Дмитрий Николаевич покачал головой.
– Арсений, как я, по-твоему, буду разбираться в деле, которого по сути и нет вовсе? Старик о пропаже своих мемуаров не заявлял, да и взлом он отрицает. Даже если он что-то скрывает и кого-то покрывает, я не могу против его воли начать дознание! И вообще, если я к нему приду и объявлю о ваших с Екатериной Афанасьевной подозрениях, у него не то что сердце заболит, его кондрашка хватит.
Несмотря на здравость приводимых Рудневым доводов, Арсений Акимович сдаваться не собирался.
– Дмитрий, если ты не приедешь, я уверен, Катерина свое расследование затеет! Ты её характер знаешь, её не урезонить. Я не хочу, чтобы она угодила в неприятности! А тебе она поверит.
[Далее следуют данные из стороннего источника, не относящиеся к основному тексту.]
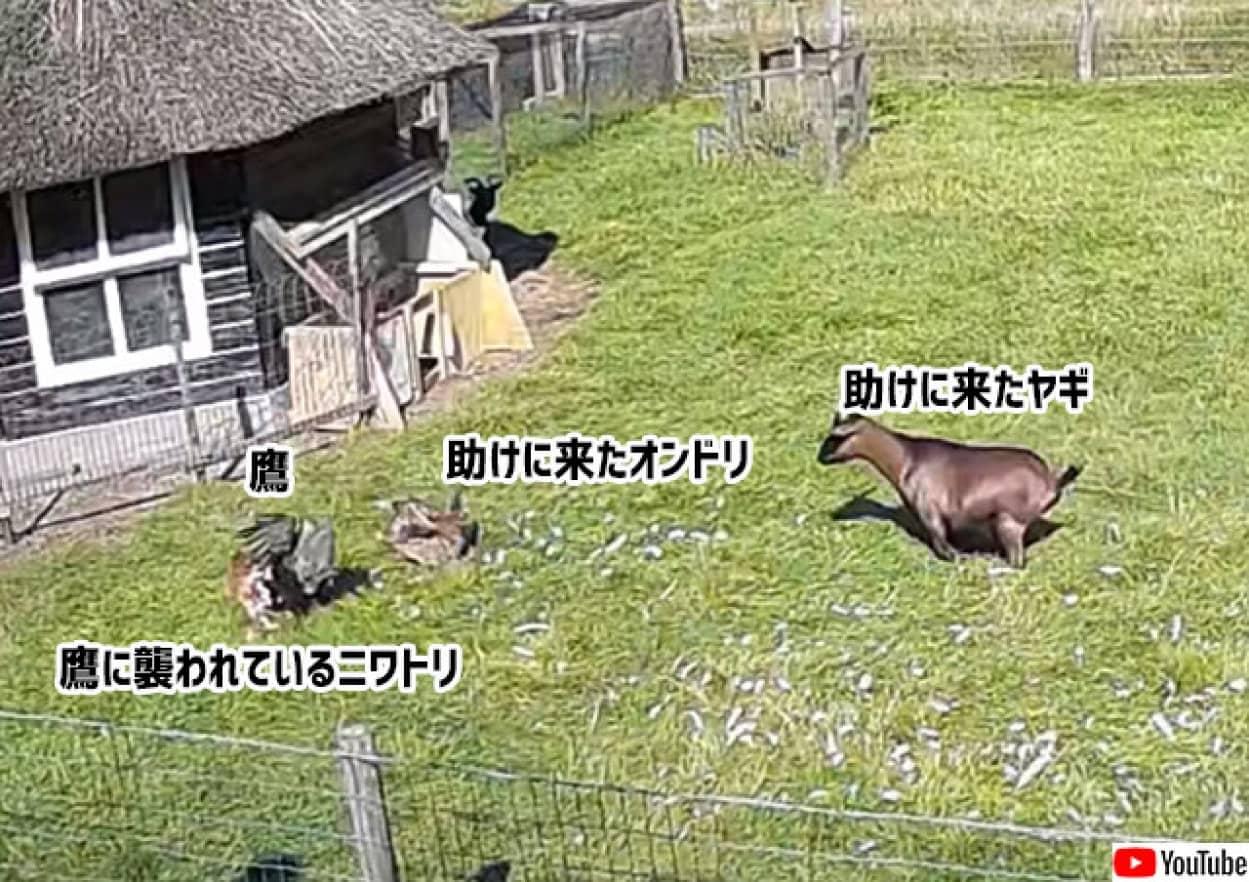 仲間は助ける!鷹に襲われているニワトリを助ける為、飛び込んでいったオンドリとヤギ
Если ты скажешь, что не было никакого взлома, она успокоится.
Руднев поднял руки, давая понять, что сдаётся.
– Исключительно ради Екатерины Афанасьевны! – заявил он, а потом помрачнел и добавил. – Только сперва с товарищами из ЧК разберусь… или они со мной.
Глава 8
На следующее утро, уже собираясь покинуть флигель и идти на Лубянку, Руднев услышал женский плач, доносившийся с кухни. Настасья Варфоломеевна к тому времени ушла на рынок, так что плакать могла только Клавдия.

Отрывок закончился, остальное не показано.